Passage provided

======

From your description it is not clear whether the teams are actually working on separate projects - I assume they are.
In the ideal case, I think this should be mainly decided by the teams themselves, but they would come to more or less the same conclusion (i.e. using Agile). Especially if prominent members of the teams used to work together in the single Agile team before, they tend to naturally bring with them the practices they tried and proven to work.
However, each new team is bound to encounter its own, more or less different situation and challenges, so over time they will develop their own process a little bit differently from the others. And that is fine, within certain limits. In order to make management's life easier, it is advisable to agree upon and stick to some common way of reporting towards management. But since Agile is not reporting-heavy, I don't think this imposes huge restrictions on any team.
Now, if one team comes up with a process improvement, it is indeed useful for other teams to learn about it - as long as it actually solves some problem of theirs too. So IMO the best approach would be to keep up communication between teams regarding retrospectives and process improvement solutions, by way of some designated team members (one from each team would be enough - e.g. the Scrum Masters) to regularly meet after each sprint and discuss the problems they encountered, the solutions they tried, and the results.
So if Team A tells about a problem, it is possible that Team B has already got a working solution for it, which can be applied right away. Or if Team A has an idea to solve same problem, it is possible that Team C has already experimented with a similar idea and they have gained useful experience which they can share with Team A. Etc. The point is that any team is most interested in solutions to their concrete problems, so it is best to approach knowledge sharing from this perspective: adapting solutions to concrete problems, rather than trying to adapt processes to imaginary "solutions". Development teams would be pretty normal to resist the latter approach, but not the former.
It looks like you took some fancy items from agile development, put them to waterfall process and now you call it agile.
The product is developed for a customer who will re-sell it while
paying us royalty.
This is OK.
The team does not get to talk directly to the end user. Only to
the reseller.

======

Raw data
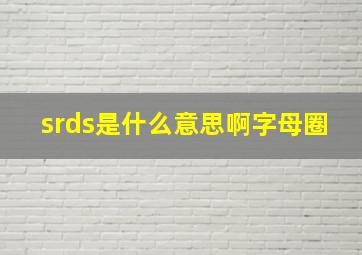 srds是什么意思啊字母圈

======

Exercise A
In the passage on agile teams, who is given as an example of the team members who could meet after each sprint?
Exercise B
Put this sentence from the passage on agile teams into Spanish: "And that is fine, within certain limits."
Exercise C
From the passage on agile teams, write out the stretch from "It looks like" through "This is OK.".
The listing has nothing to do with what you're asked to do here.

Final answer A
The Scrum Masters.

Final answer B
Y eso está bien, dentro de ciertos límites.

Final answer C
It looks like you took some fancy items from agile development, put them to waterfall process and now you call it agile.
The product is developed for a customer who will re-sell it while
paying us royalty.
This is OK.